In the 1960s, as cannabis became a symbol of youthful rebellion, social upheaval, and political dissent, the US government halted scientific research to evaluate its medical safety and efficacy. A top Nixon aide John Ehrlichman would later admit “The Nixon White House… had two enemies: the anti-war left and black people… We knew we couldn’t make it to be illegal to be either against the war or black, but by getting the public to associate the hippies with marijuana and blacks with heroin, and then criminalizing both heavily, we could disrupt those communities.” We witnessed similarly sinister moves by governments around in the world throughout the 20th century, with significant pressure from the US to ensure global uniformity.

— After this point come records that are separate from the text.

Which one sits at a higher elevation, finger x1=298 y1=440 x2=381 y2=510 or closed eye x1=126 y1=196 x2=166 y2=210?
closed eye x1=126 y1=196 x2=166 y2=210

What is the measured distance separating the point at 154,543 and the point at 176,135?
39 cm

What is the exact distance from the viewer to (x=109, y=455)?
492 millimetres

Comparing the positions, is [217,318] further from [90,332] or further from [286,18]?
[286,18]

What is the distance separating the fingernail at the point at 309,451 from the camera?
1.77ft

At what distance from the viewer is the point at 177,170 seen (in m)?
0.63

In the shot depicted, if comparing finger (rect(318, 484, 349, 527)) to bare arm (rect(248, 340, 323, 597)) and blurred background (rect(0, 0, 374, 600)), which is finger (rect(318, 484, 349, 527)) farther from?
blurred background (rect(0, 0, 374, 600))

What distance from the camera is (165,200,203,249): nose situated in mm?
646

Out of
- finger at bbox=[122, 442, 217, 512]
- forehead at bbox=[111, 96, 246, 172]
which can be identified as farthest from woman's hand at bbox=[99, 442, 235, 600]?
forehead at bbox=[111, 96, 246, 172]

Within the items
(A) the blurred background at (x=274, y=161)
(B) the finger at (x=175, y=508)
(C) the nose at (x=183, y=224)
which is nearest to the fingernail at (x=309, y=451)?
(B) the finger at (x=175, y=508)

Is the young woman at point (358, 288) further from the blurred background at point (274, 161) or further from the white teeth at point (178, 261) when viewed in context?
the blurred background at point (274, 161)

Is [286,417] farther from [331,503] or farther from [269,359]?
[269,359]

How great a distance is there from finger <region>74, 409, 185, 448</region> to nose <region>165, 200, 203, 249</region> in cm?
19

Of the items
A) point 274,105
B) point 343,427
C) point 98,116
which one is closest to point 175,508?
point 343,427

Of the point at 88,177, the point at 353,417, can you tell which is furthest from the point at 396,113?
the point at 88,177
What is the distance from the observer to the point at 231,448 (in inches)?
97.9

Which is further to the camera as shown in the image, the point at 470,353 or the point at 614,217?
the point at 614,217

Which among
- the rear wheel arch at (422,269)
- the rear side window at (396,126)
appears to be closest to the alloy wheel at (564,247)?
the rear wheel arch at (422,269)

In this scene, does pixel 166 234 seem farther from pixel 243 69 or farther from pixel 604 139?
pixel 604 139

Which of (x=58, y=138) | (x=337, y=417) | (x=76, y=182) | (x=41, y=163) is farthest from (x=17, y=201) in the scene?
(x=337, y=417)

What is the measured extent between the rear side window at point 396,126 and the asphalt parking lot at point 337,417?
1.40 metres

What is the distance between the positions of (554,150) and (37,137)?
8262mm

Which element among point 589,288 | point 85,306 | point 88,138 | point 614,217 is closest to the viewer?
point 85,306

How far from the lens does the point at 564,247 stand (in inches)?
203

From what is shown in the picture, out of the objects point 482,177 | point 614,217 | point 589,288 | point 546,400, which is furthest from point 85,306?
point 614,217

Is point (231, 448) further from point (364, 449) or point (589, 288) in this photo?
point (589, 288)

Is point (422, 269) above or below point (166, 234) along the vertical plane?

This recent report by The Global Commission on Drugs Policy clearly states that global drug and cannabis legislation has been driven by political rather than scientific or public health motivations. The US may have led the way, but listening to politicians from many developed countries ignoring the advice from scientists, public health officials and even the police, has been like watching an ostrich willfully lean its head into quick drying cement.

The Criminal Justice Case

In recent months many have noted the absurd juxtaposition that around 40,000 Americans are currently incarcerated for non-violent cannabis offenses while a number of states have mandated (cannabis) dispensaries remain open as “essential business” throughout the corona-lockdown. And while 9 U.S states have recreational cannabis laws on the books, as recently as 2018 40% of all U.S drug arrests were for marijuana, mainly possession. And despite roughly equal usage rates of the plant, Blacks remain 3.7 times more likely than whites to be arrested for marijuana.

Billions of taxpayer dollars fund these arrests and in fact, it costs an average of $35,000 per inmate, per year, nationwide to keep someone locked up – meaning a total $1.4bn that could be better used for critical social initiatives. Meanwhile the sales tax on cannabis in places like Colorado is distributed to a wide variety of government functions including education, public health, construction, and substance abuse prevention.  The state collected $302 million in such revenue in 2019.  

The Economic Case

The economic benefits of legalizing cannabis are frankly difficult to overstate. Workers are needed to farm, process, distribute, and retail. Ancillary industries that stand to benefit include software development, financial services, and construction, among others. Overall sales in the U.S are projected to increase to $31.1 billion by 2024, while a report from New Frontier suggests that nationwide legalization could generate 1 million jobs by 2025. Considering that we’re experiencing just the tip of the iceberg of economic hardship wrought by Covid-19, these are not insignificant prospects. Given that BAME communities are almost always in the lowest income percentiles in developed countries, and that cannabis cultivation could be a major boon for developing countries around the world, legalization could be a critical economic lifeline. 

MBC Says:

The on-going pandemic has given many of us an opportunity to reconsider our priorities, and about the various ways we can and should do better as a society. At MBC we’ll be planting our flag alongside those who believe that a root and branch review of cannabis (and wider drug) policy is a critical component in addressing systemic racism, as well as an opportunity to plant green shoots for a more equitable global economic recovery. It’s about time we get on the right side of cannabis history and remove another layer of insidious racial prejudice.